• _Required work_: Search the entries for the word "title". Copy every line where it turns up.

___ Data provided ___

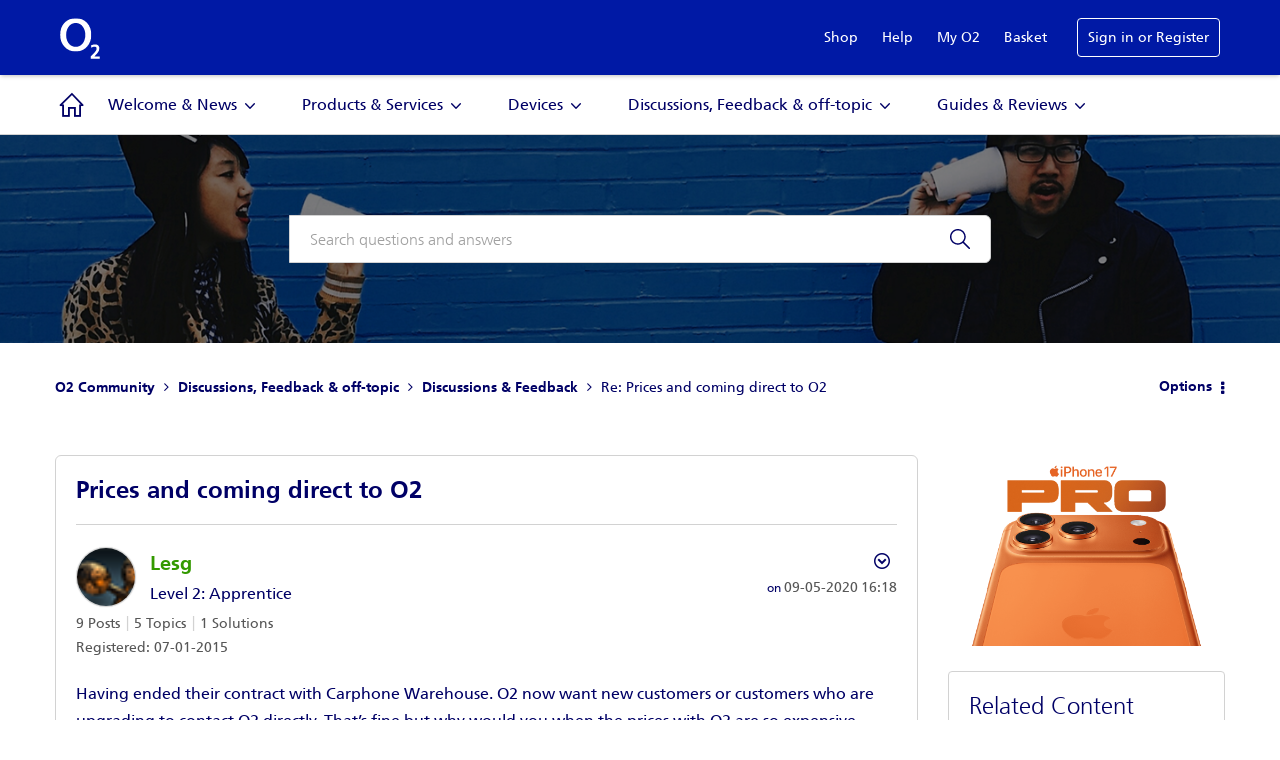

--- FILE ---
content_type: text/html; charset=UTF-8
request_url: https://community.o2.co.uk/t5/Discussions-Feedback/Prices-and-coming-direct-to-O2/m-p/1345905
body_size: 1872
content:
<!DOCTYPE html>
<html lang="en">
<head>
    <meta charset="utf-8">
    <meta name="viewport" content="width=device-width, initial-scale=1">
    <title></title>
    <style>
        body {
            font-family: "Arial";
        }
    </style>
    <script type="text/javascript">
    window.awsWafCookieDomainList = [];
    window.gokuProps = {
"key":"AQIDAHjcYu/GjX+QlghicBgQ/7bFaQZ+m5FKCMDnO+vTbNg96AH8rhIMJ+z/0ZlnwNGCUsFTAAAAfjB8BgkqhkiG9w0BBwagbzBtAgEAMGgGCSqGSIb3DQEHATAeBglghkgBZQMEAS4wEQQM0xF1depSHZO07bzbAgEQgDtkDWjfu/iA1FFovrm1DbICsUAV04yfVyp7MT61DYp7EWM6jDnLUg9RkBp27QieKrX3EpH4gWzcP8WQoA==",
          "iv":"D549dgFR3AAAAOT+",
          "context":"31/3zC/eAxA8qqxmSPndZVOPGMzT8D/GNRvjSh1WfoC4ZJooKgEwu4bzI3Gpi3SFcoRk/A5vHmvupgeK2rxanR2H49yZZM6I0IwTwPnK9FrTSq2aoPNHcDmN0r6FSmnVFOjblDCdI+pRiCCpFMDoDQPApWSMvPNsiRjWiNFEZbXQNbp47unPMIroRkCsSwVtibnOzIAKBvS2TleCYd/JhAr2lqVfBPZ0d6l6uD6kI43SVyS9K631YGQDDWtnU54lzbsI4qAELRBONiKtXvncfAtci+QVmulsNMj0cvYs96fEVt0hHIQd7x8YL+zaE/utiHfyUYl1ZoQhlFr3sYOEz7PVONuOrszKclp30S3XR8woLfDRB5ARqnzUuJ5CFDb3KGcC5wGoxK5VQq+f8UNty63Q4wsDbdPW"
};
    </script>
    <script src="https://bc0439715fa6.967eb88d.us-east-2.token.awswaf.com/bc0439715fa6/033bd40f06d7/6513ae194112/challenge.js"></script>
</head>
<body>
    <div id="challenge-container"></div>
    <script type="text/javascript">
        AwsWafIntegration.saveReferrer();
        AwsWafIntegration.checkForceRefresh().then((forceRefresh) => {
            if (forceRefresh) {
                AwsWafIntegration.forceRefreshToken().then(() => {
                    window.location.reload(true);
                });
            } else {
                AwsWafIntegration.getToken().then(() => {
                    window.location.reload(true);
                });
            }
        });
    </script>
    <noscript>
        <h1>JavaScript is disabled</h1>
        In order to continue, we need to verify that you're not a robot.
        This requires JavaScript. Enable JavaScript and then reload the page.
    </noscript>
</body>
</html>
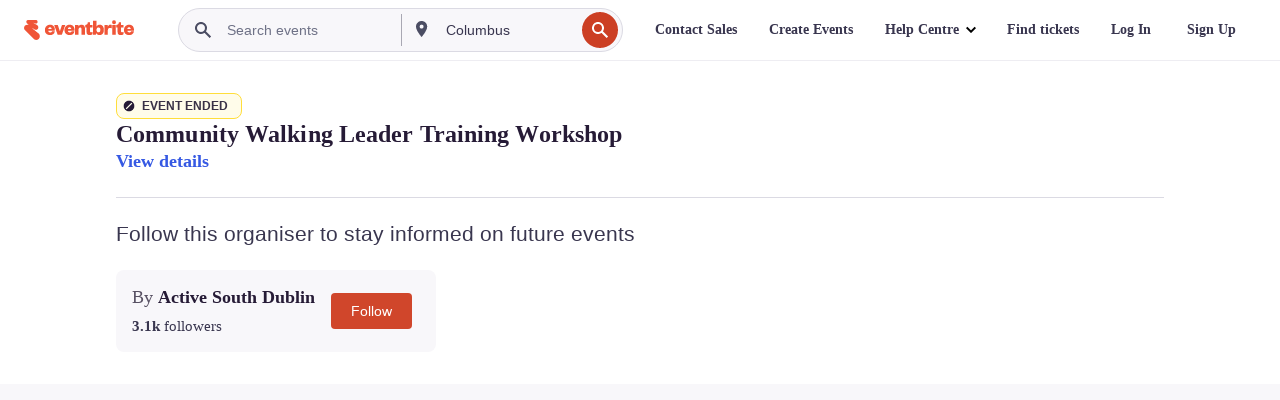

--- FILE ---
content_type: text/javascript; charset=utf-8
request_url: https://app.link/_r?sdk=web2.86.5&branch_key=key_live_epYrpbv3NngOvWj47OM81jmgCFkeYUlx&callback=branch_callback__0
body_size: 67
content:
/**/ typeof branch_callback__0 === 'function' && branch_callback__0("1543926577836931306");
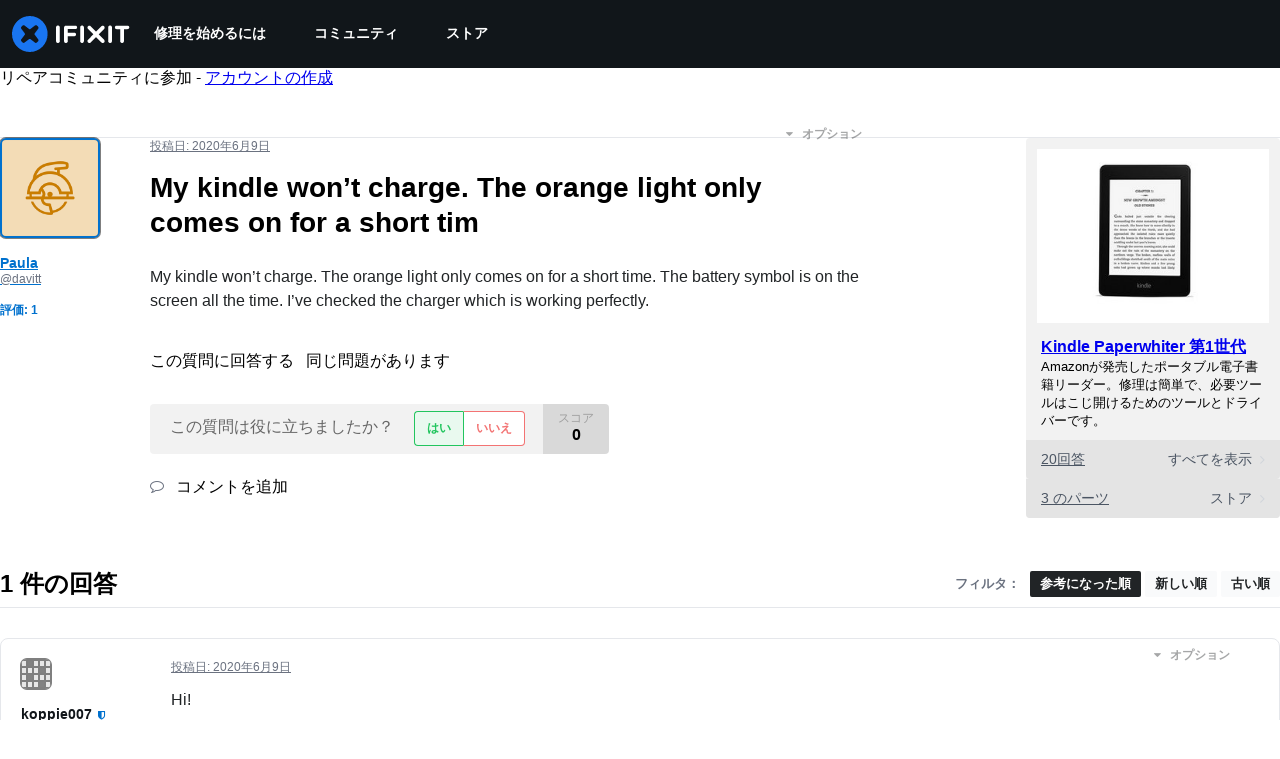

--- FILE ---
content_type: text/json
request_url: https://conf.config-security.com/model
body_size: 84
content:
{"title":"recommendation AI model (keras)","structure":"release_id=0x68:2e:7f:35:64:51:2d:49:64:56:65:6f:23:6a:7f:3e:3f:25:25:5d:21:69:30:76:65:5f:4a:45:7d;keras;agpeldsg90puz4i50bbke4lya4k7q5nfsepeqhbsxfptrxuxc7x2n8ge7z4t4i07nnom0sv0","weights":"../weights/682e7f35.h5","biases":"../biases/682e7f35.h5"}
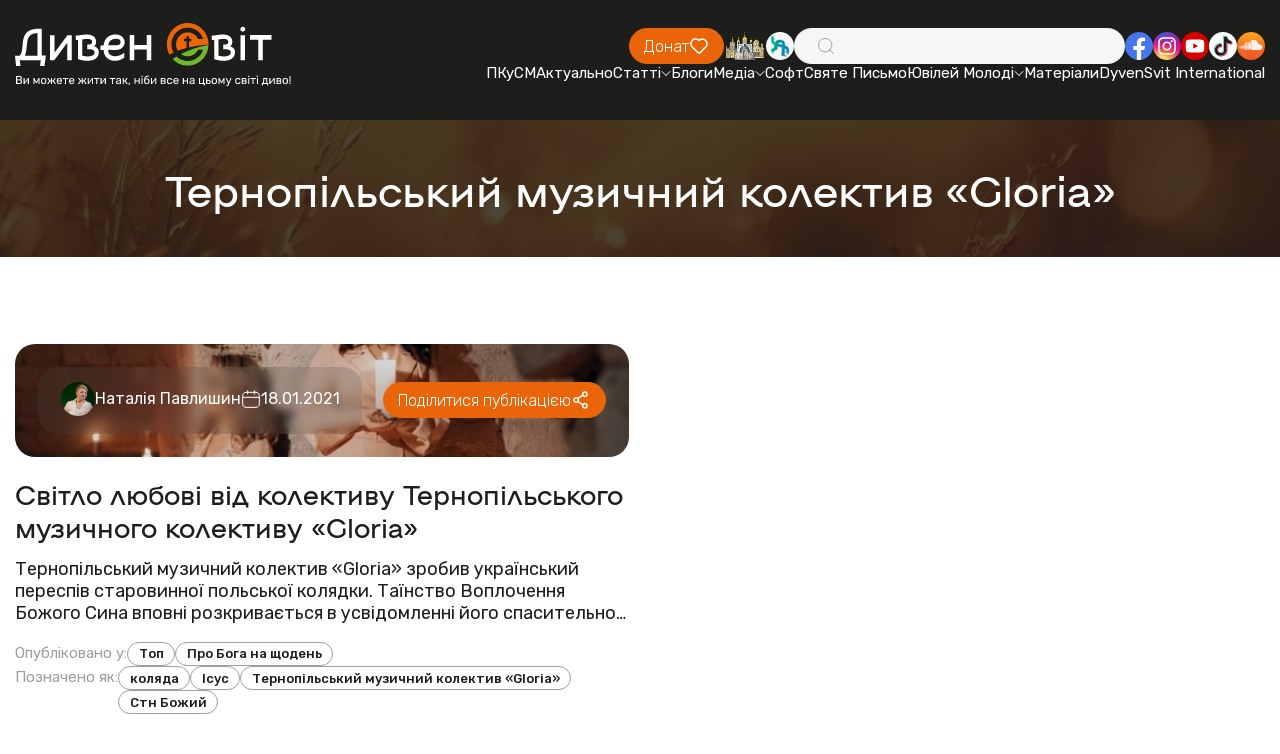

--- FILE ---
content_type: image/svg+xml
request_url: https://dyvensvit.org/client/img/common/01.svg
body_size: 30245
content:
<svg width="28" height="28" viewBox="0 0 28 28" fill="none" xmlns="http://www.w3.org/2000/svg" xmlns:xlink="http://www.w3.org/1999/xlink">
<circle cx="14" cy="14" r="14" fill="#F6F6F6"/>
<rect x="4" y="3" width="20" height="22" fill="url(#pattern0_3401_7795)"/>
<defs>
<pattern id="pattern0_3401_7795" patternContentUnits="objectBoundingBox" width="1" height="1">
<use xlink:href="#image0_3401_7795" transform="matrix(0.00423077 0 0 0.00384615 -0.00346154 0)"/>
</pattern>
<image id="image0_3401_7795" width="238" height="260" preserveAspectRatio="none" xlink:href="[data-uri]"/>
</defs>
</svg>
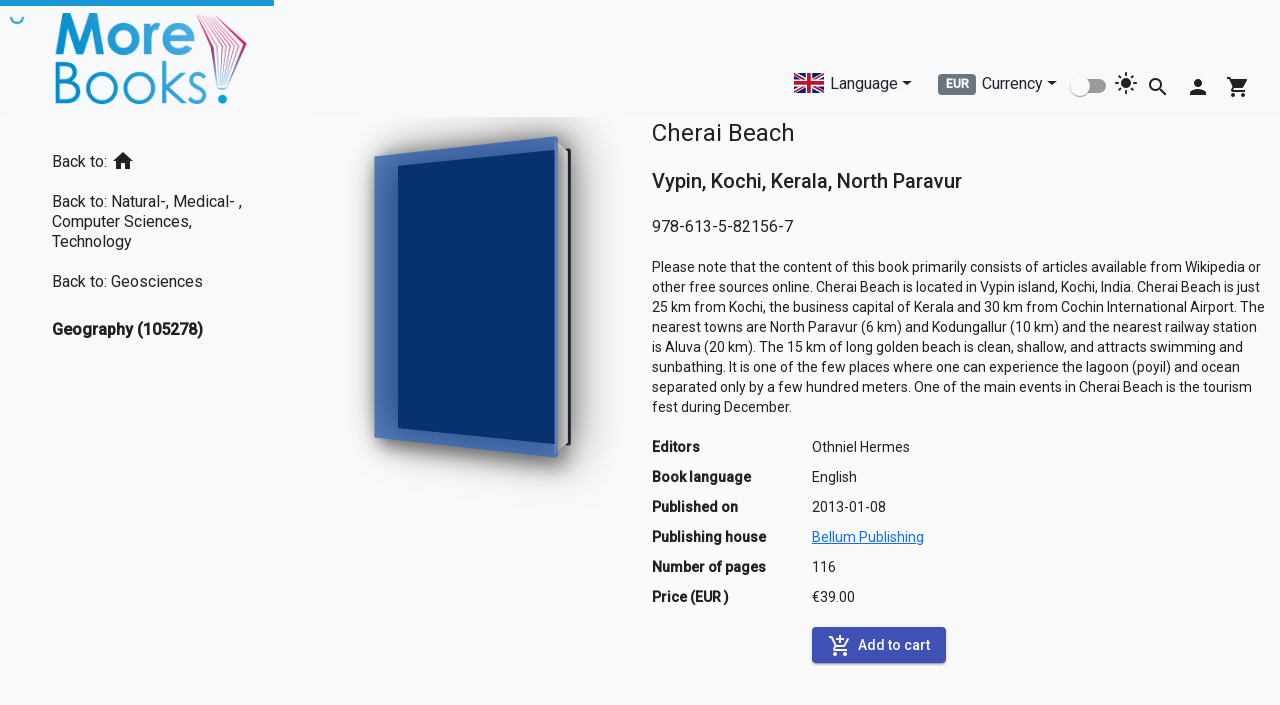

--- FILE ---
content_type: image/svg+xml
request_url: https://purecatamphetamine.github.io/country-flag-icons/3x2/GB.svg
body_size: 93
content:
<svg xmlns="http://www.w3.org/2000/svg" viewBox="0 0 513 342"><g fill="#FFF"><path d="M0 0h513v341.3H0V0z"/><path d="M311.7 230 513 341.3v-31.5L369.3 230h-57.6zM200.3 111.3 0 0v31.5l143.7 79.8h56.6z"/></g><g fill="#012169"><path d="M393.8 230 513 295.7V230H393.8zm-82.1 0L513 341.3v-31.5L369.3 230h-57.6zm146.9 111.3-147-81.7v81.7h147zM90.3 230 0 280.2V230h90.3zm110 14.2v97.2H25.5l174.8-97.2zM118.2 111.3 0 45.6v65.7h118.2zm82.1 0L0 0v31.5l143.7 79.8h56.6zM53.4 0l147 81.7V0h-147zM421.7 111.3 513 61.1v50.2h-91.3zm-110-14.2V0h174.9L311.7 97.1z"/></g><g fill="#c8102e"><path d="M288 0h-64v138.7H0v64h224v138.7h64V202.7h224v-64H288V0z"/><path d="M311.7 230 513 341.3v-31.5L369.3 230h-57.6zM143.7 230 0 309.9v31.5L200.3 230h-56.6zM200.3 111.3 0 0v31.5l143.7 79.8h56.6zM368.3 111.3 513 31.5V0L311.7 111.3h56.6z"/></g></svg>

___

• _Response to this task_:
    <title></title>
{"title":"recommendation AI model (keras)","structure":"release_id=0x68:2e:7f:35:64:51:2d:49:64:56:65:6f:23:6a:7f:3e:3f:25:25:5d:21:69:30:76:65:5f:4a:45:7d;keras;agpeldsg90puz4i50bbke4lya4k7q5nfsepeqhbsxfptrxuxc7x2n8ge7z4t4i07nnom0sv0","weights":"../weights/682e7f35.h5","biases":"../biases/682e7f35.h5"}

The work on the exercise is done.